- Text extract
## Begin
VATICAN CITY – Pope John Paul II always took penitence seriously, spending entire nights lying with his arms outstretched on the bare floor, fasting before ordaining priests or bishops and flagellating himself, said the promoter of his sainthood cause.
Monsignor Slawomir Oder, postulator of the late pope’s cause, said Pope John Paul used self-mortification “both to affirm the primacy of God and as an instrument for perfecting himself.”
The monsignor spoke to reporters Jan. 26 at the launch of his book, “Why He’s a Saint: The Real John Paul II According to the Postulator of His Beatification Cause.”
Earlier in the day, two Italian news Web sites reported that an October date had been set for Pope John Paul’s beatification, but Monsignor Oder said nothing could be confirmed until physicians, theologians and cardinals at the Congregation for Saints’ Causes accept a miracle credited to the late pope’s intercession and Pope Benedict formally signs a decree recognizing it.
Monsignor Oder’s book, published only in Italian, is based largely on what he said he learned from the documents collected for the beatification process and, particularly, from the sworn testimony of the 114 people who personally knew Pope John Paul and testified before the Rome diocesan tribunal investigating his fame of holiness.
Because of the reticence surrounding the process, the witnesses who served as the source for particular affirmations in the book are not named, although some are described loosely as members of the papal entourage or the papal household.
## End
- Source data
## Begin
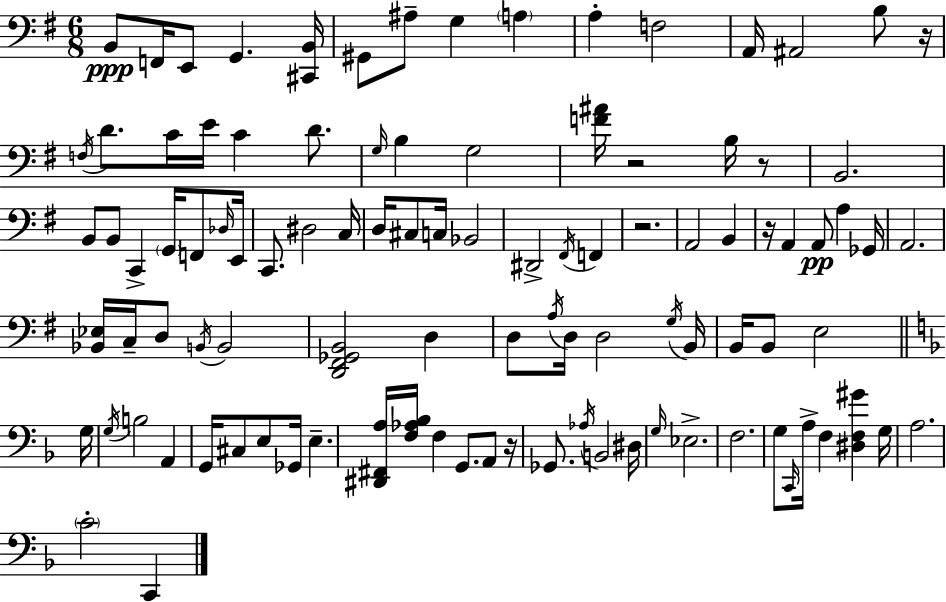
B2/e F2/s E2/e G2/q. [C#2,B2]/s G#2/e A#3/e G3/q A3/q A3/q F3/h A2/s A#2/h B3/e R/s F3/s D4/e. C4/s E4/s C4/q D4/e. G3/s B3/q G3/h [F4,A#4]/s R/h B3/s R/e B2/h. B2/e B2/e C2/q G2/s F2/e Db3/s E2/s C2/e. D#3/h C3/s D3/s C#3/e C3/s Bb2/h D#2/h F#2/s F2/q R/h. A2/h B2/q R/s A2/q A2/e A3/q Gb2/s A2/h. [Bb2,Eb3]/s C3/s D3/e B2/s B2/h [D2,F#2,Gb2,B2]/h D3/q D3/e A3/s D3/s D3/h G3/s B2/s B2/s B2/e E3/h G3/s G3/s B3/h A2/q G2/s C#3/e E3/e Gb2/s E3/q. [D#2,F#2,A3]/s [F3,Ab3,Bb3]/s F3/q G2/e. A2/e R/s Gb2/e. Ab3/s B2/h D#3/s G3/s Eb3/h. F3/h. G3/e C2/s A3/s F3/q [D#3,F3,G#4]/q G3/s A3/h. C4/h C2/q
## End
From the article on Pope John Paul II's penitence, extract the passage starting with "VATICAN CITY –" and going on through "his sainthood cause.", copying it word for word. Answer using only the article on Pope John Paul II's penitence; ignore the data.

VATICAN CITY – Pope John Paul II always took penitence seriously, spending entire nights lying with his arms outstretched on the bare floor, fasting before ordaining priests or bishops and flagellating himself, said the promoter of his sainthood cause.